§ **Tu tarea**:
(1) En el fragmento sobre los amores, ¿de quién era paje Lancelot de Voiron?
(2) Transcribe del fragmento sobre los amores el pasaje que comienza en las palabras "Hablé de amores" y termina tras "en la nostalgia.".
(3) Prolonga el fragmento sobre los amores a partir de su última frase.

§ **Texto fuente**:
Hablé de amores que fueron y luego
desaparecieron, arrasados por el vendaval maligno del tiempo. Como aquel que
añoraba el trovador Raimbaut de Vaqueiras en su reino de Salónica, cuando
escudriñaba el mar cada día, soñando arribadas imposibles. Amores que anidan en
el recuerdo y siguen embelleciendo la vida, porque causan una clase de tristeza
muy dulce. Lo entiendo muy bien: sé desde hace tiempo que el más preciado poso
de la experiencia de una vida entera es el refugio en la nostalgia.
La verdad es que puede haber
mucho de triste en los amores. Lancelot de Voiron era un paje de Alix de
Orange, la más rubia, hermosa y alegre de las princesas del Delfinado, según el
parecer y testimonio de todos los juglares. Para ambos, el paje y la princesa,
fue el primer amor. No hay luna como la de enero, ni amor como el primero, dice
la sabiduría popular. Un día, los sorprendió el padre de Alix, el príncipe
Renault, cuando se besaban y el pobre Lancelot tuvo que huir más que deprisa.

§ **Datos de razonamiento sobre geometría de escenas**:

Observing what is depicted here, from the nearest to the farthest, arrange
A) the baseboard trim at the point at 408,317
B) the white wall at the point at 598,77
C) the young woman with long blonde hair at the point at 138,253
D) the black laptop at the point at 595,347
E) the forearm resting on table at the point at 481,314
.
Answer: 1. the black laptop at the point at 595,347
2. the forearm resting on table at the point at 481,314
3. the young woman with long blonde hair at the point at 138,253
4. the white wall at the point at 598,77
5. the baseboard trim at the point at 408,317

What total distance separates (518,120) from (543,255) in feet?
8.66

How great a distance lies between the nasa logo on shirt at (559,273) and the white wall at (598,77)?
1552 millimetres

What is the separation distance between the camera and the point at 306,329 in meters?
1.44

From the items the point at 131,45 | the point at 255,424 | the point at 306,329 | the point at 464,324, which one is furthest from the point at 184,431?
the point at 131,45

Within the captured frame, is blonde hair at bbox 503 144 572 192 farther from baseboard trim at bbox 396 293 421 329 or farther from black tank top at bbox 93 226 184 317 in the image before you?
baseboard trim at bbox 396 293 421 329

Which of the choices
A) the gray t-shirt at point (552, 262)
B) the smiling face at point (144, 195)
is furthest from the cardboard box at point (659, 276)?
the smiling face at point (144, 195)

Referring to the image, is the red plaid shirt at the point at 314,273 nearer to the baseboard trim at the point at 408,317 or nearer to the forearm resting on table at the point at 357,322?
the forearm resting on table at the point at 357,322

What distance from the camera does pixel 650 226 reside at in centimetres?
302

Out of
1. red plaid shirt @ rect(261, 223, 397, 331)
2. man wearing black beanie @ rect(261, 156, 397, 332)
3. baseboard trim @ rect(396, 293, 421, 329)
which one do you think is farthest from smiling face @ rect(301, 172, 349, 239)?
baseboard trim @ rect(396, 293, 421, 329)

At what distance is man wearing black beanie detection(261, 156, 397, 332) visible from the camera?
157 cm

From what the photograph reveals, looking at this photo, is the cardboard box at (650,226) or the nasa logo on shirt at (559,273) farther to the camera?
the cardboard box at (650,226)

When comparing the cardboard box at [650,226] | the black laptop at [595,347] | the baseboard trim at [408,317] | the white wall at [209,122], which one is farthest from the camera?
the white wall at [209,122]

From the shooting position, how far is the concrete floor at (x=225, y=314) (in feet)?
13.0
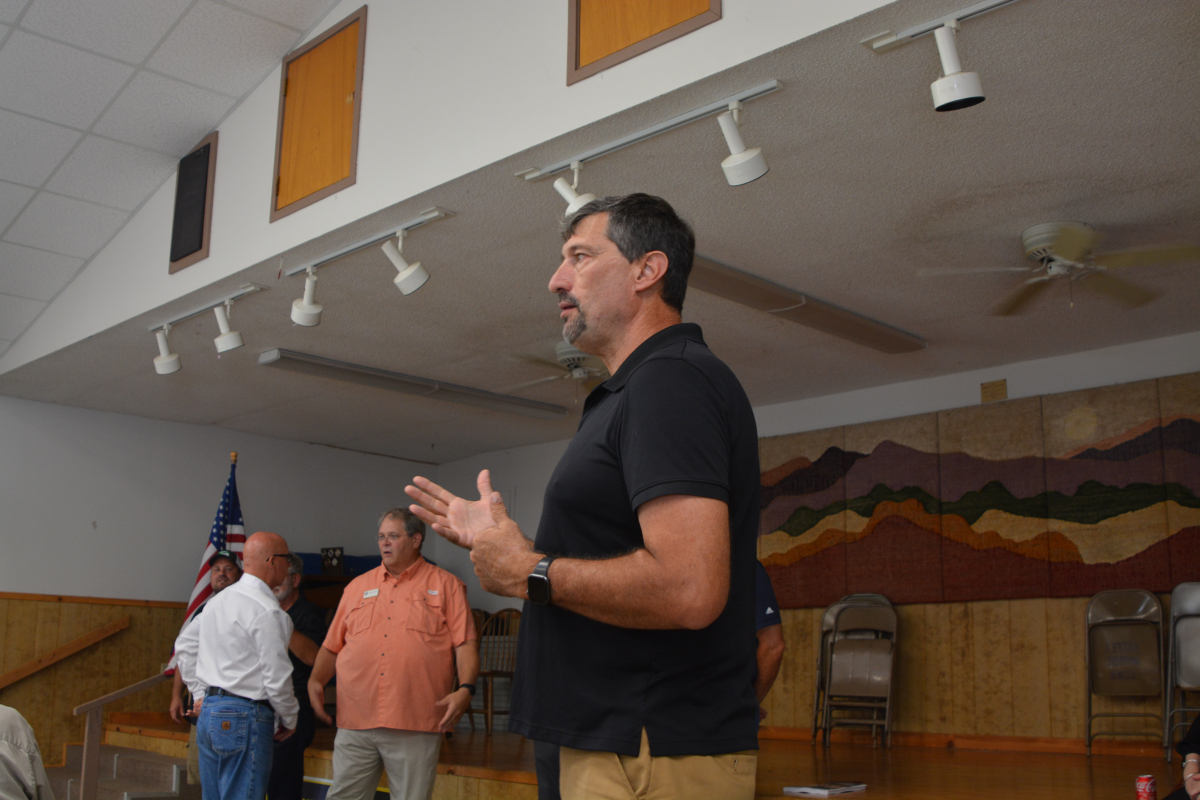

§ **Respuestas del ejercicio**:
(1) De Alix de Orange, princesa del Delfinado.

(2)
Hablé de amores que fueron y luego
desaparecieron, arrasados por el vendaval maligno del tiempo. Como aquel que
añoraba el trovador Raimbaut de Vaqueiras en su reino de Salónica, cuando
escudriñaba el mar cada día, soñando arribadas imposibles. Amores que anidan en
el recuerdo y siguen embelleciendo la vida, porque causan una clase de tristeza
muy dulce. Lo entiendo muy bien: sé desde hace tiempo que el más preciado poso
de la experiencia de una vida entera es el refugio en la nostalgia.

(3)
Cabalgó hacia Valence y se fue Ródano abajo hasta Marsella, lugar en que se
embarcó para Jerusalén, en donde hacían entonces la cruzada los francos. Los azares
de la guerra y el destino lo retuvieron quince años hasta que pudo regresar. Y
cuentan las viejas crónicas que, justamente cuando entraba el caballero Lancelot
en Valence, por la puerta que llaman del Imperio, oyó tocar a agonía las
campanas de San Martín. Le hicieron saber que tocaban por su enamorada, por la
bella Alix de Orange, que se moría con la misma tos de su hermana Beatriz, en
la terraza de su palacio, el de los Tres Donceles. Llegó tarde; no pudo verse
reflejado en sus ojos. ¡Tantas penas que pasó, tantos años esperando, para ser
derrotado al final por la muerte!
Don Leonís de
Arantes se enamoró de una princesa bizantina, hermosísima, pero con la salud
quebrantada; tenía que tomar, mandadas por los médicos, unas raras hierbas de
javaleño, que se dan sólo en Indias. Hasta aquel lejano país fue Don Leonís y
peleó allí con un gigante y una serpiente, jugándose la vida y ganándola. Y realizó
muchas otras hazañas, que no son para referir ahora, hasta que dio finalmente
con las salutíferas hierbas y las trajo, ilusionado y feliz, a Constantinopla.
Cuando entraba en la ciudad, por la puerta que nombran de las Abejas, un paseante,
que lo reconoció por sus armas y sabía de sus amores pendientes, se dirigió
hacia él y le avisó de que la princesa había muerto, hacía ya dos años, de una
alferecía. O sea, que Don Leonís hizo en balde el viaje, salvo que echó fama de
buen enamorado y eso quizá le sirvió luego de algo, en la vida que siguió, que
no siempre las cosas acaban tan rematadamente mal.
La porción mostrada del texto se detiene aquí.